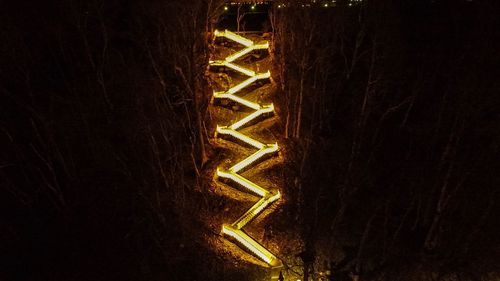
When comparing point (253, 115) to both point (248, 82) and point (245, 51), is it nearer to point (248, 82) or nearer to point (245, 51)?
point (248, 82)

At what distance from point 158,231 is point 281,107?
8.28 meters

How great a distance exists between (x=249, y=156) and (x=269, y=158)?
0.94m

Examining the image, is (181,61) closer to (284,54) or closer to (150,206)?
(284,54)

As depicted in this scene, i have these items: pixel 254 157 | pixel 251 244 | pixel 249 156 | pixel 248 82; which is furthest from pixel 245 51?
pixel 251 244

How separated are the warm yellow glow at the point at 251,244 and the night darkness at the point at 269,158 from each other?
29 cm

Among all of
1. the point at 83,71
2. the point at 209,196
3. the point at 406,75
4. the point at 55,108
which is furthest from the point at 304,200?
the point at 83,71

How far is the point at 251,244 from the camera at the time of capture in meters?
12.1

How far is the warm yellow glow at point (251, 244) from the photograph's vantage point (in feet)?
38.2

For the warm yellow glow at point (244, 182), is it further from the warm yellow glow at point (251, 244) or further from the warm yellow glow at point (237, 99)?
the warm yellow glow at point (237, 99)

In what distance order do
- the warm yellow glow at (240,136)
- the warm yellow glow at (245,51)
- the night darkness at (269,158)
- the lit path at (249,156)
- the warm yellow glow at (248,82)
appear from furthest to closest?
the warm yellow glow at (245,51) < the warm yellow glow at (248,82) < the warm yellow glow at (240,136) < the lit path at (249,156) < the night darkness at (269,158)

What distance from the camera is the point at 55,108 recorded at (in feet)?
60.7

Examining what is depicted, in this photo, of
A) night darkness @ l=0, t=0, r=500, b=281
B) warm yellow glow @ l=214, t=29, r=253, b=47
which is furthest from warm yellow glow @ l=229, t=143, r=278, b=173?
warm yellow glow @ l=214, t=29, r=253, b=47

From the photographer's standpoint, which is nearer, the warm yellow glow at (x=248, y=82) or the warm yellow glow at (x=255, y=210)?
the warm yellow glow at (x=255, y=210)

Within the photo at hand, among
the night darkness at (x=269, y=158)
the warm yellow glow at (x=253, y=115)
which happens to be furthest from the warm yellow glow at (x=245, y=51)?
the warm yellow glow at (x=253, y=115)
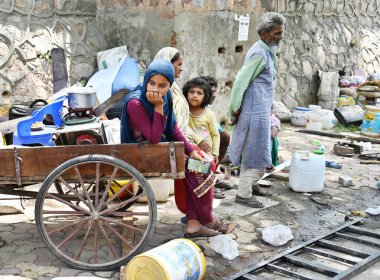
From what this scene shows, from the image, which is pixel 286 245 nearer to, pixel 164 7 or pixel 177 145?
pixel 177 145

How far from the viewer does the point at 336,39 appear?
464 inches

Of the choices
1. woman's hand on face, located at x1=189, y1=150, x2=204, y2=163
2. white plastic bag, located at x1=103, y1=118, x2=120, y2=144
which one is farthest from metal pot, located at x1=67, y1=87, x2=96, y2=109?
woman's hand on face, located at x1=189, y1=150, x2=204, y2=163

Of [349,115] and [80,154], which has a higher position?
[80,154]

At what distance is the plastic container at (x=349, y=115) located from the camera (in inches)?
396

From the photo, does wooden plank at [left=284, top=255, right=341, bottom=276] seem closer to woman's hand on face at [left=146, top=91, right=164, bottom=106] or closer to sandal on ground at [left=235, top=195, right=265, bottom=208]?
sandal on ground at [left=235, top=195, right=265, bottom=208]

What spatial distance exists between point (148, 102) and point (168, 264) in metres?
1.26

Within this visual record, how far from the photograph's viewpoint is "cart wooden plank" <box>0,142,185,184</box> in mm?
3672

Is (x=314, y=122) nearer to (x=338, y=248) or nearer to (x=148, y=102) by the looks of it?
(x=338, y=248)

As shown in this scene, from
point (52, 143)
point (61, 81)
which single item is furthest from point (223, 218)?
point (61, 81)

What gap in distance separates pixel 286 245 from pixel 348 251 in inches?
19.5

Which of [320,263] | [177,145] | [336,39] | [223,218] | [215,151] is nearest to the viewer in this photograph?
[177,145]

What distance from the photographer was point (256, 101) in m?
5.04

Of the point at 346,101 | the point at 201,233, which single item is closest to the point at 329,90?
the point at 346,101

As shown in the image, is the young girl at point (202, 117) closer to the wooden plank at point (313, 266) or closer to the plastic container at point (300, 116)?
the wooden plank at point (313, 266)
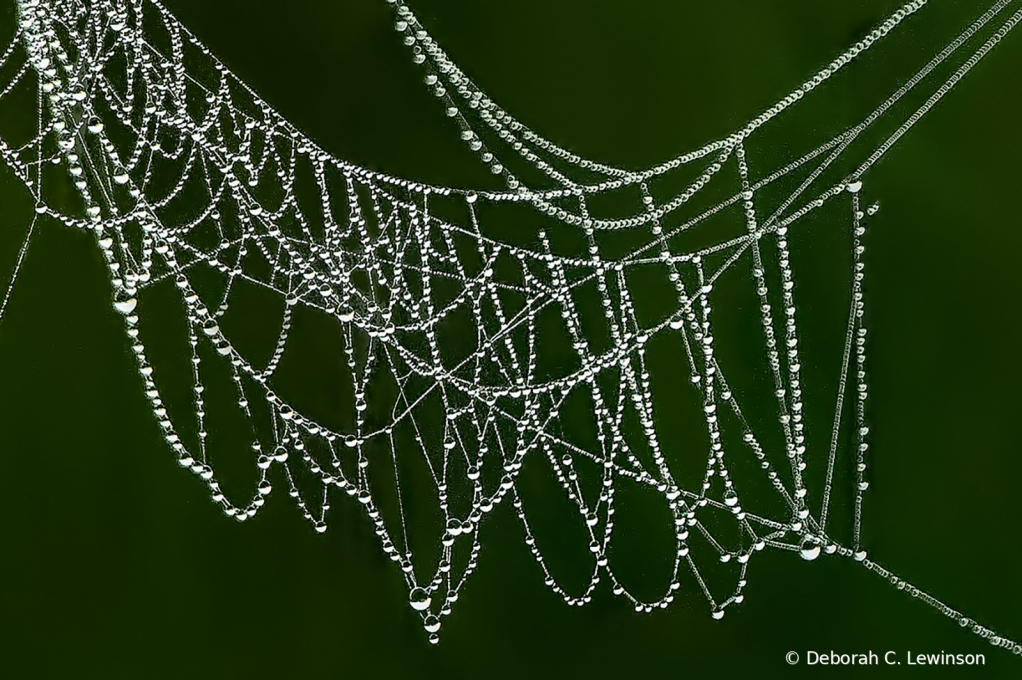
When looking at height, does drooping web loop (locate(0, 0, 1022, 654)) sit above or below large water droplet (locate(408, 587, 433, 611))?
above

**Short problem**
Pull every line of text from the records above and reproduce it word for word, leaving out the pictures.

**Completed exercise**
When comparing point (253, 115) to both point (248, 82) and point (245, 51), is it nearer to point (248, 82) or nearer to point (245, 51)?
point (248, 82)

At what distance from point 158,231 is point 281,107?
8.28 meters

How great a distance exists between (x=249, y=156) and (x=269, y=158)?
0.94m

Examining the image, is (181,61) closer to (284,54) or closer to (150,206)?
(284,54)

As depicted in this scene, i have these items: pixel 254 157 | pixel 251 244 | pixel 249 156 | pixel 248 82; which is furthest from pixel 245 51?
pixel 251 244

How separated are the warm yellow glow at the point at 251,244 and the night darkness at the point at 269,158 from each other?
29 cm

Among all of
1. the point at 83,71
2. the point at 209,196
3. the point at 406,75
4. the point at 55,108
which is furthest from the point at 304,200?
the point at 83,71

How far is the point at 251,244 from the camera at the time of capture in meters?
12.1

How far is the warm yellow glow at point (251, 244) from the photograph's vantage point (in feet)?
38.2

For the warm yellow glow at point (244, 182), is it further from the warm yellow glow at point (251, 244) or further from the warm yellow glow at point (237, 99)?
the warm yellow glow at point (237, 99)

In what distance order do
- the warm yellow glow at (240,136)
- the warm yellow glow at (245,51)
- the night darkness at (269,158)
- the lit path at (249,156)
- the warm yellow glow at (248,82)
appear from furthest to closest?
the warm yellow glow at (245,51) < the warm yellow glow at (248,82) < the warm yellow glow at (240,136) < the lit path at (249,156) < the night darkness at (269,158)

What distance from the camera is the point at 55,108 recorded at (in feet)?
60.7

Examining what is depicted, in this photo, of
A) night darkness @ l=0, t=0, r=500, b=281
B) warm yellow glow @ l=214, t=29, r=253, b=47
which is furthest from warm yellow glow @ l=229, t=143, r=278, b=173?
warm yellow glow @ l=214, t=29, r=253, b=47

From the photographer's standpoint, which is nearer, the warm yellow glow at (x=248, y=82) or the warm yellow glow at (x=255, y=210)?
the warm yellow glow at (x=255, y=210)

Within the photo at hand, among
the night darkness at (x=269, y=158)
the warm yellow glow at (x=253, y=115)
which happens to be furthest from the warm yellow glow at (x=245, y=51)?
the warm yellow glow at (x=253, y=115)
From what this scene shows, from the image, which is pixel 286 245 nearer to, pixel 164 7 or pixel 177 145?
pixel 177 145

How far from the viewer does the point at 336,39 appear?
464 inches

Of the choices
1. woman's hand on face, located at x1=189, y1=150, x2=204, y2=163
2. white plastic bag, located at x1=103, y1=118, x2=120, y2=144
which one is farthest from metal pot, located at x1=67, y1=87, x2=96, y2=109?
woman's hand on face, located at x1=189, y1=150, x2=204, y2=163

Of [349,115] and [80,154], which has a higher position?
[80,154]

At what distance is the plastic container at (x=349, y=115) located from the camera (in inches)?
396

From the photo, does wooden plank at [left=284, top=255, right=341, bottom=276] seem closer to woman's hand on face at [left=146, top=91, right=164, bottom=106] or closer to sandal on ground at [left=235, top=195, right=265, bottom=208]?
sandal on ground at [left=235, top=195, right=265, bottom=208]

What spatial distance exists between point (148, 102) and point (168, 264) in metres?
1.26

Within this visual record, how far from the photograph's viewpoint is "cart wooden plank" <box>0,142,185,184</box> in mm?
3672

Is (x=314, y=122) nearer to (x=338, y=248) or nearer to (x=148, y=102) by the looks of it?
(x=338, y=248)

As shown in this scene, from
point (52, 143)
point (61, 81)
which single item is furthest from point (223, 218)?
point (61, 81)

What gap in distance separates pixel 286 245 from pixel 348 251 in inches?
19.5

Which of [320,263] | [177,145] | [336,39] | [223,218] | [215,151] is nearest to the viewer in this photograph?
[177,145]

What distance from the photographer was point (256, 101) in m?
5.04

Of the point at 346,101 | the point at 201,233, which single item is closest to the point at 329,90?
the point at 346,101

As shown in the image, is the young girl at point (202, 117) closer to the wooden plank at point (313, 266) or closer to the plastic container at point (300, 116)?
the wooden plank at point (313, 266)
When looking at height, does drooping web loop (locate(0, 0, 1022, 654)) sit above or below large water droplet (locate(408, 587, 433, 611))?
above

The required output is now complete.